There is a scandal sheet for the book-reading public as well as for the shop girls and mechanics who entertain themselves on the Sabbath with the misadventures of financiers and stage beauties. Consequently, not a year passes without a tremendous sale for some book on the private affairs of the great and near great, written by a person who is blatantly on the inside of everything, and can entertain the curious with bons mots and moth-eaten scandal for four hundred pages. The Greville Memoirs (unexpurgated--think of it!) are shortly to be published in this country; and the juicier bits about Queen Victoria, Lord Byron, the late Edward VII, and Disraeli will be aired to the great satisfaction of publishers and readers alike.

The ordinary person, whether in this country, or Great Britain, can gossip authentically only about the mediocre people he knows; and, while it is enjoyable, his soul yearns for something more aristocratic. This thirst after coronets has been the cause of Mr. Michael Ariens present prosperity. And, for that matter, he did well enough with imaginary peers and Honorables; but the real inside story of genuine dukes and prime ministers leaves such vapid tales absolutely nowhere. Even the "gentleman with a duster" and Margot Asquith have not sated the public's taste for what the Duke of Devonshire said when his hounds caught distemper.
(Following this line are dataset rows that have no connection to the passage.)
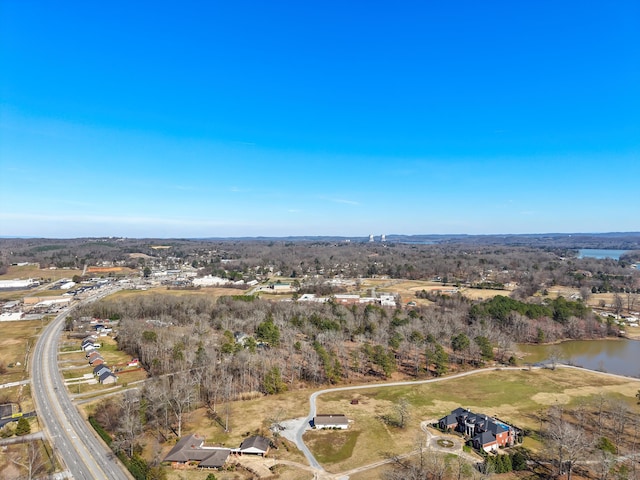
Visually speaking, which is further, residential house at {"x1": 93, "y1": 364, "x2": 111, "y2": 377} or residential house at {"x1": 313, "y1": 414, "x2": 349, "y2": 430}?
residential house at {"x1": 93, "y1": 364, "x2": 111, "y2": 377}

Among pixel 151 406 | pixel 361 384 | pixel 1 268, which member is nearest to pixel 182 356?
pixel 151 406

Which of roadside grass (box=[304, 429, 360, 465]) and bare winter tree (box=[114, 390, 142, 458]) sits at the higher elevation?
bare winter tree (box=[114, 390, 142, 458])

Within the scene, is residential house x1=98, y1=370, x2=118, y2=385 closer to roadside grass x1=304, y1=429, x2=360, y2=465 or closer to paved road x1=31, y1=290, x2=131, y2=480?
paved road x1=31, y1=290, x2=131, y2=480

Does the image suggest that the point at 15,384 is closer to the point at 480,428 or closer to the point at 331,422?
the point at 331,422

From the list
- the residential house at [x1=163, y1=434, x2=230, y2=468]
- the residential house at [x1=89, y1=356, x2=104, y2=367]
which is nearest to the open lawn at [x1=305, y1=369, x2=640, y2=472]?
the residential house at [x1=163, y1=434, x2=230, y2=468]

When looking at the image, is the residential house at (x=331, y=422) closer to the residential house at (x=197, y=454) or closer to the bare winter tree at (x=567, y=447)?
the residential house at (x=197, y=454)

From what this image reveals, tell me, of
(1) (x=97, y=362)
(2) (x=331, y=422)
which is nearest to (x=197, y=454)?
(2) (x=331, y=422)
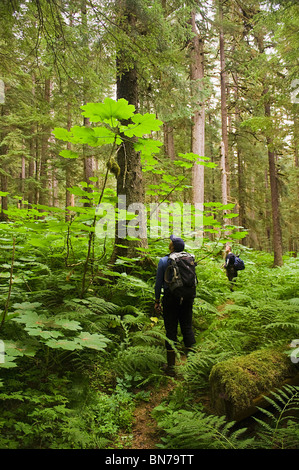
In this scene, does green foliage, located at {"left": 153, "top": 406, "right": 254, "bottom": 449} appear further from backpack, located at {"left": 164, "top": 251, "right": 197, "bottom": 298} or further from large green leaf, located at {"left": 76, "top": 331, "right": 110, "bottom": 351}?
backpack, located at {"left": 164, "top": 251, "right": 197, "bottom": 298}

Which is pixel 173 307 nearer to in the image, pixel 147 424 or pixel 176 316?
pixel 176 316

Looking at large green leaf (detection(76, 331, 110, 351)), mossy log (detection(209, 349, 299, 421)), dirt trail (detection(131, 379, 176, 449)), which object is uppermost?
large green leaf (detection(76, 331, 110, 351))

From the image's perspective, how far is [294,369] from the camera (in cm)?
286

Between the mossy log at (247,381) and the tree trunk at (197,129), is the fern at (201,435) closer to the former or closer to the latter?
the mossy log at (247,381)

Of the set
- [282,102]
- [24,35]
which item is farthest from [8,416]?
[282,102]

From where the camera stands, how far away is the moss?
7.93 feet

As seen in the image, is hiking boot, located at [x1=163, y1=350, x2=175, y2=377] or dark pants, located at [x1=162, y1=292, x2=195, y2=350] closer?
hiking boot, located at [x1=163, y1=350, x2=175, y2=377]

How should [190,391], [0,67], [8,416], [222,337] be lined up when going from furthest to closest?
[0,67]
[222,337]
[190,391]
[8,416]

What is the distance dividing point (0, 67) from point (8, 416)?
21.6 feet

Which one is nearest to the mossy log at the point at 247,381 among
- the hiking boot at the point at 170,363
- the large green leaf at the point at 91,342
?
the hiking boot at the point at 170,363

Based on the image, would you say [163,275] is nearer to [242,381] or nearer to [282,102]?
[242,381]

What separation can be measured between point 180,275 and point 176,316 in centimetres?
70

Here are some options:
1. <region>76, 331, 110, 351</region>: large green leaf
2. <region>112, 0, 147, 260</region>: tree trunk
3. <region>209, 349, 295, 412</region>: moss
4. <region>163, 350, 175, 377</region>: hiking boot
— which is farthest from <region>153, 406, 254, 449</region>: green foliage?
<region>112, 0, 147, 260</region>: tree trunk

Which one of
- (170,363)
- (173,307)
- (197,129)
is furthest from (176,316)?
(197,129)
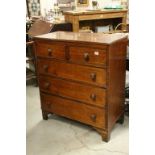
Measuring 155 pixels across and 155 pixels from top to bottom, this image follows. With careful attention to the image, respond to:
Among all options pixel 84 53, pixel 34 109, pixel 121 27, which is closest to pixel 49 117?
pixel 34 109

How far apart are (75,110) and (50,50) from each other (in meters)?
0.64

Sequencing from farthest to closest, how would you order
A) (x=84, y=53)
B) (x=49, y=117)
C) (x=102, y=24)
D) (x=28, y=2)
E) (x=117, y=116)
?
1. (x=102, y=24)
2. (x=28, y=2)
3. (x=49, y=117)
4. (x=117, y=116)
5. (x=84, y=53)

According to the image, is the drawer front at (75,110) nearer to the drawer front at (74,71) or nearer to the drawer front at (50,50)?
the drawer front at (74,71)

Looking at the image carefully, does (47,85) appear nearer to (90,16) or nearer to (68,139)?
(68,139)

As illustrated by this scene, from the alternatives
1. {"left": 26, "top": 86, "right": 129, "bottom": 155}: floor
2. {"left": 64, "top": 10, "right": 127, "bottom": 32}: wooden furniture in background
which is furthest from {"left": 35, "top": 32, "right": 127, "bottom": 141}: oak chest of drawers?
{"left": 64, "top": 10, "right": 127, "bottom": 32}: wooden furniture in background

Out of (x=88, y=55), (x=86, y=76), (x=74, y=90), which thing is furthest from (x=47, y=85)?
(x=88, y=55)

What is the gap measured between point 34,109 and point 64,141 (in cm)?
83

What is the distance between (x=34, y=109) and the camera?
9.19 feet

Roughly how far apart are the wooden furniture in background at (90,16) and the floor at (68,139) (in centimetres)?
175

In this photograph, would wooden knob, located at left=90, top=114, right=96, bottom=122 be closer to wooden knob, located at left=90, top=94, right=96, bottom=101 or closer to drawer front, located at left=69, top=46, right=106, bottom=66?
wooden knob, located at left=90, top=94, right=96, bottom=101

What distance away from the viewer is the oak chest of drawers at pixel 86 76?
189 centimetres
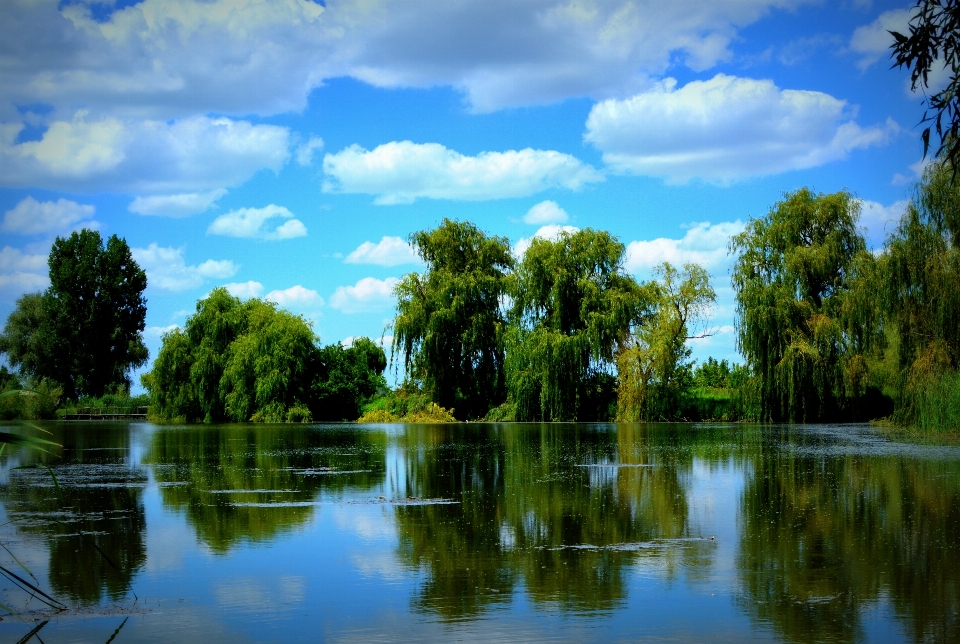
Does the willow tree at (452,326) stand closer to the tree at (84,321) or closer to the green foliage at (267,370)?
the green foliage at (267,370)

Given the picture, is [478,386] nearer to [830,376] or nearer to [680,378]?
[680,378]

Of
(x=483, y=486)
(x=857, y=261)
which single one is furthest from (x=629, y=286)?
(x=483, y=486)

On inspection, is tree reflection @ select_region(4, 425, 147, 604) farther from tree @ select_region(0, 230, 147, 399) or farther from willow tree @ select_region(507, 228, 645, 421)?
tree @ select_region(0, 230, 147, 399)

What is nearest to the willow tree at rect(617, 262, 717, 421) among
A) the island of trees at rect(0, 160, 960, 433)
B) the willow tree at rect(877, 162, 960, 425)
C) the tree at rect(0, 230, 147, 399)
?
the island of trees at rect(0, 160, 960, 433)

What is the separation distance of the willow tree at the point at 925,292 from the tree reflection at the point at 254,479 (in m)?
14.4

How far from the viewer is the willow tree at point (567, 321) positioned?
137 feet

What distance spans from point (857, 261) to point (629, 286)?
12.9 meters

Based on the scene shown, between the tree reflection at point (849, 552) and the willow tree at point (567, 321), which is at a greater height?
the willow tree at point (567, 321)

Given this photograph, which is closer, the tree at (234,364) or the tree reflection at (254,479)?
the tree reflection at (254,479)

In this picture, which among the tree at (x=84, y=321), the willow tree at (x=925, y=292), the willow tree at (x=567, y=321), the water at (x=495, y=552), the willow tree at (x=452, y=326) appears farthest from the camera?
the tree at (x=84, y=321)

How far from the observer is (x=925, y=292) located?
26016 mm

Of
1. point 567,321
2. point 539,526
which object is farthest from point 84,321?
point 539,526

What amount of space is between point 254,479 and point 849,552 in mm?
10791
The readers of the Sunday supplement are frankly curious. They will read about stock brokers and the King of Spain with equal avidity. It never occurs to more sophisticated and less candid people that memoirs of a certain type are only scandal sheets, bound between covers, and, by no possible logical circumvention, in any better taste. It would be preferable to let the dead rest with whatever reputation they managed to carry away with them; for, according to such books, they had more than enough trouble for their lot while alive.